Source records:
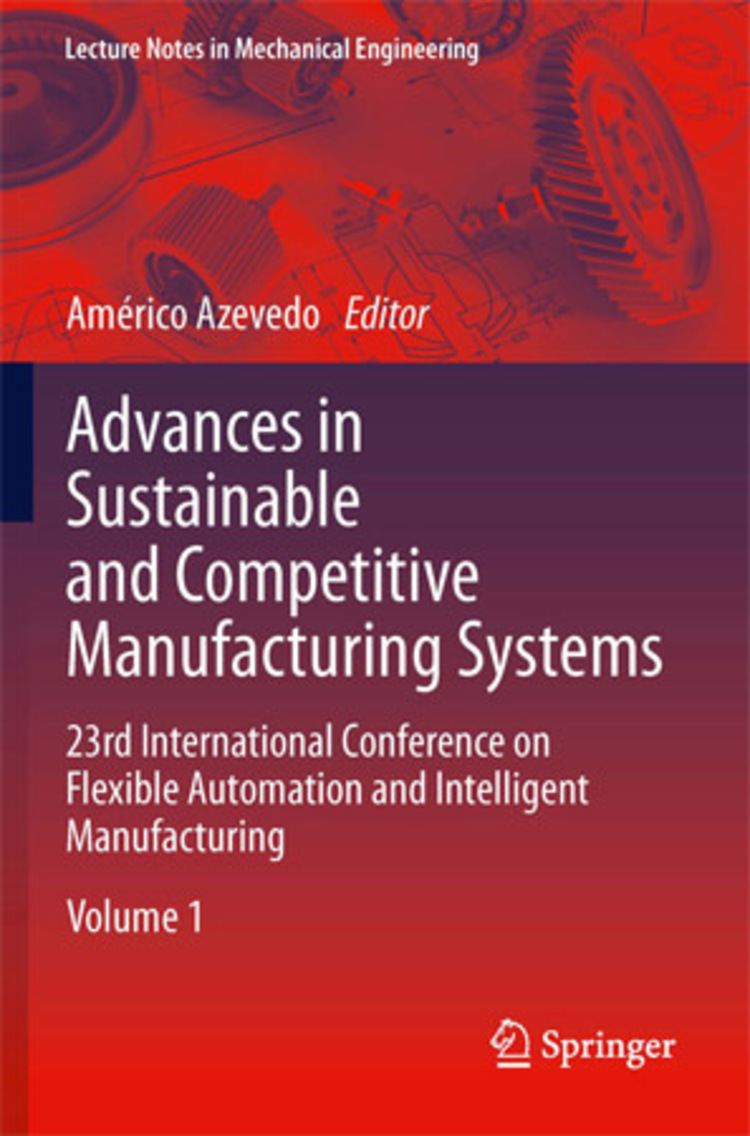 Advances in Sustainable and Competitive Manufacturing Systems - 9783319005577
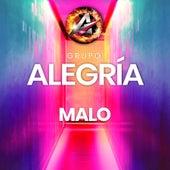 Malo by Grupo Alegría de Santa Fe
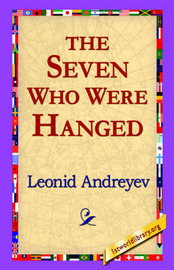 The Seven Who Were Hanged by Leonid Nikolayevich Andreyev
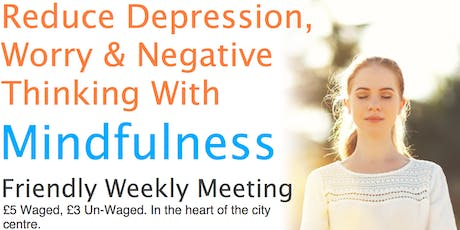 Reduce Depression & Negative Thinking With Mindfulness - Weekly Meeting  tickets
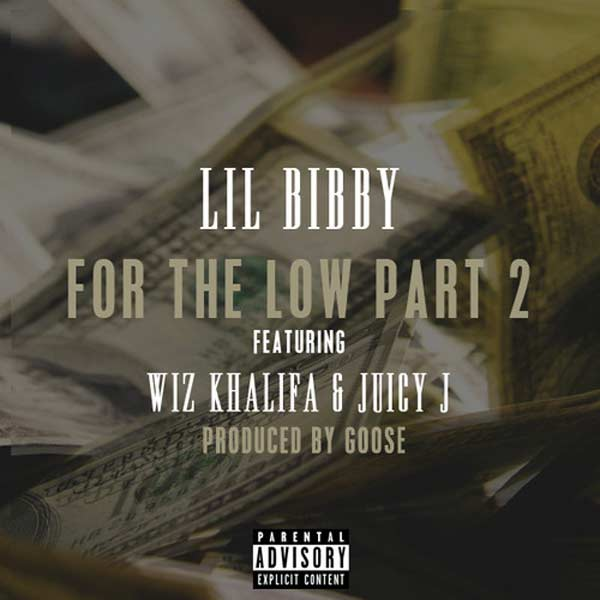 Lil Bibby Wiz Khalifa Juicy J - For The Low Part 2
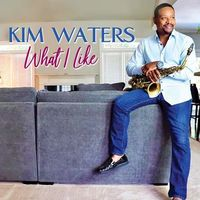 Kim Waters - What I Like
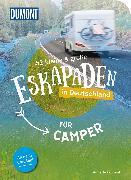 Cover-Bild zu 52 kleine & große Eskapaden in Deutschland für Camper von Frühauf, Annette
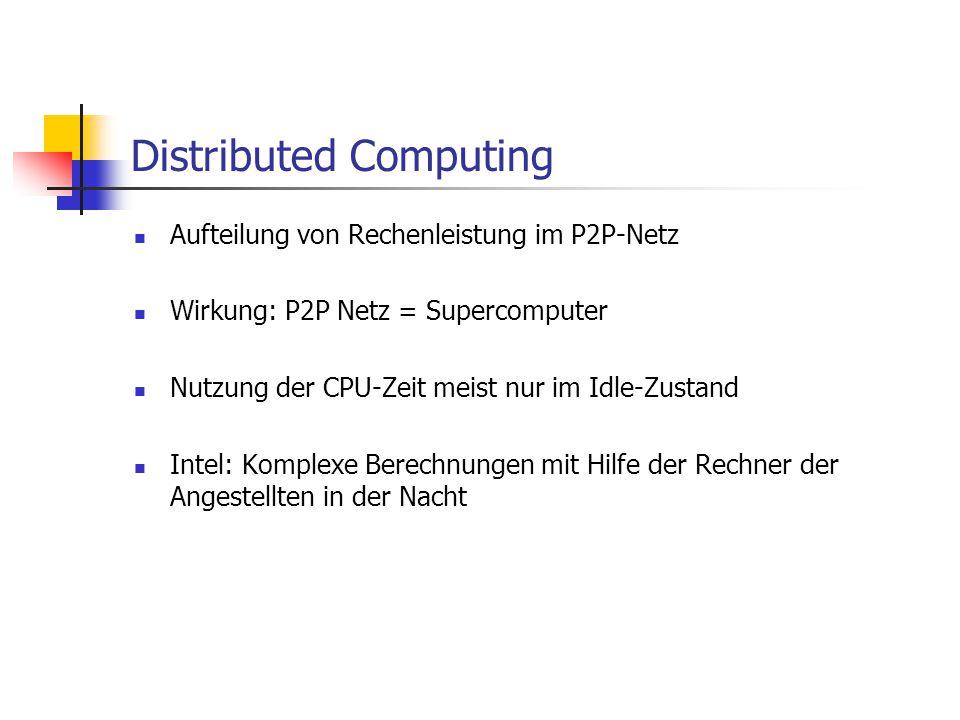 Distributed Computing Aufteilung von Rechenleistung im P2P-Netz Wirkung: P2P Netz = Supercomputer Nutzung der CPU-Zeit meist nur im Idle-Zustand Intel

* TASK STATEMENT
Each entry needs to be retyped exactly; the pictures stay out.

* FINISHED TASK
 Advances in Sustainable and Competitive Manufacturing Systems - 9783319005577
 Malo by Grupo Alegría de Santa Fe
 The Seven Who Were Hanged by Leonid Nikolayevich Andreyev
 Reduce Depression & Negative Thinking With Mindfulness - Weekly Meeting  tickets
 Lil Bibby Wiz Khalifa Juicy J - For The Low Part 2
 Kim Waters - What I Like
 Cover-Bild zu 52 kleine & große Eskapaden in Deutschland für Camper von Frühauf, Annette
 Distributed Computing Aufteilung von Rechenleistung im P2P-Netz Wirkung: P2P Netz = Supercomputer Nutzung der CPU-Zeit meist nur im Idle-Zustand Intel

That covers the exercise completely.